ATTIVITÀ DA SVOLGERE
(1) Nel testo proposto, a che ora si alzava la giornalista?
(2) Trasforma in un elenco puntato il paragrafo del testo proposto che comincia con "C’era una volta una giornalista che si alzava", mantenendone le informazioni principali.

TESTO PROPOSTO
----

Diritti

C’era una volta una giornalista che sapeva quel che scriveva

Un post sbagliato, una shit storm. Un possibile abbandono dei social e una riflessione sulla violenza del mondo mediatico
Credit: Anna Shvets

C’era una volta una giornalista che si alzava alle cinque e mezza e andava a letto alle nove. Durante la giornata preparava merende e cene, accompagnava e riaccompagnava a scuola due ragazzini, suonava un po’ il piano, studiava il tedesco, lavorava e quando era triste andava a scuola prima ad ascoltare le voci dei bambini in giardino oppure, persino, in chiesa. Non tanto perché si sentisse particolarmente cattolica ma perché le sembrava l’unico luogo rimasto dove qualcuno ricordava che le atrocità commesse dalle persone – quelle che lei faceva fatica sempre più a sopportare – un giorno sarebbero state punite, che ci sarebbe stata giustizia.

----

MATERIALE FORNITO

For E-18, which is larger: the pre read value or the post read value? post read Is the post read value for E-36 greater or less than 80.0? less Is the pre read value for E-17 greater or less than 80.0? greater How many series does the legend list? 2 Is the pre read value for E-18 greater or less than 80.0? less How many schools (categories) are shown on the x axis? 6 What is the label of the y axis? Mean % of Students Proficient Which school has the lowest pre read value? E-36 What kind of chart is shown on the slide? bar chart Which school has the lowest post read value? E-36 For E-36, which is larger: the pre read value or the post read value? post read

----

SOLUZIONI DELLE ATTIVITÀ
(1) Alle cinque e mezza.

(2)
- Si alzava alle cinque e mezza e andava a letto alle nove.
- Durante la giornata preparava merende e cene, accompagnava e riaccompagnava a scuola due ragazzini, suonava un po' il piano, studiava il tedesco e lavorava.
- Quando era triste andava a scuola prima ad ascoltare le voci dei bambini in giardino, oppure in chiesa.
- Andava in chiesa non per un particolare sentimento cattolico. Le sembrava l'unico luogo rimasto dove qualcuno ricordava che le atrocità commesse dalle persone, che lei sopportava sempre meno, un giorno sarebbero state punite e ci sarebbe stata giustizia.